De Slane translated Ibn Khaldun as saying that the kingship passed from Muhammad to Abu Bakr, then to Musa. However, in the original Arabic text, Abu Bakr is only mentioned as the progenitor of Musa's lineage, not as a ruler. The Abu Bakr in question was a brother of Sunjata, the founder of the Mali Empire, who never ruled himself. Another figure named Abu Bakr did rule as Mansa, but he was the predecessor of Sakura, not Musa. Additionally, some historians have suggested without elaboration that the voyage should be attributed to Mansa Qu, who was the father and predecessor of Muhammad ibn Qu according to Ibn Khaldun.

Interpretation.

Not enough uncontroversial evidence of pre-Columbian contact between Africa and the Americas has been found. Regardless of whether any Malian ships ever reached the Americas, they never returned to Africa, and there were no long-term economic consequences of the voyage. The river on the sea described by the survivor of the first expedition is presumably the Canary Current. Including this fact in Musa's account indicates that Musa had some awareness of the oceanographic conditions of the open Atlantic. The Canary Current flows from West Africa to the Americas, which would have facilitated travel from Africa to the Americas but prevented it in the opposite direction.

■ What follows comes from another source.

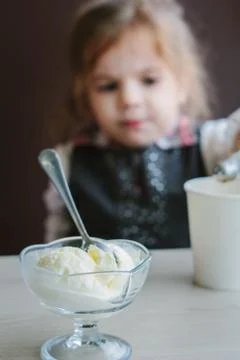 Ice cream on table and little girl on background. Stock Photos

Ivan van Sertima and Malian researcher Gaoussou Diawara proposed that the voyage reached the New World. Van Sertima cites the abstract of Columbus's log made by Bartolomé de las Casas, according to which the purpose of Columbus's third voyage was to test both the claims of King John II of Portugal that "canoes had been found which set out from the coast of Guinea [West Africa] and sailed to the west with merchandise" as well as the claims of the Taino community native inhabitants of the Caribbean island of Hispaniola that "from the south and the southeast had come black people whose spears were made of a metal called guanín ... from which it was found that of 32 parts: 18 were gold, six were silver and eight copper."

However, most archaeologists, anthropologists, ethnohistorians, linguists, and other modern pre-Columbian scholars say that there is no evidence of any such voyage reaching the Americas and that there are insufficient evidentiary grounds to suppose there has been contact between Africa and the New World at any point in the pre-Columbian era. For views representative of this point of view, see the considerations on the question advanced in Haslip-Viera et al. (1997), who notes "no genuine African artifact has ever been found in a controlled archaeological excavation in the New World." See also the supporting responses in peer review printed in the article by David Browman, Michael D. Coe, Ann Cyphers, Peter Furst, and other academics active in the field. Ortiz de Montellano et al. (1997, passim.) continue the case against Africa-Americas contacts. Other prominent Mesoamerican specialists, such as UC Riverside anthropology professor Karl Taube are confident that "There simply is no material evidence of any pre-Hispanic contact between the Old World and Mesoamerica before the arrival of the Spanish in the sixteenth century."

Legacy.

Mansa Musa appears to have considered his predecessor's plan impractical. The main point he appears to have been trying to make to Ibn Amir Hajib is that his predecessor's failed voyage paved the way to his becoming king. Likewise, it has been speculated that the lack of information in the oral tradition about the voyage reflects a view that Mansa's voyage was a shameful abdication of duty. In modern times, the voyage has become more celebrated.

The Malian historian Gaoussou Diawara has remarked that modern politicians should look up to the Mansa as an example of a ruler who valued science and discovery over holding onto power. A precise date for the voyage is unknown, though it is interpreted as having occurred in or shortly before 1312; Musa is inferred to have become Mansa. No clear evidence of the fate of the voyage has been found.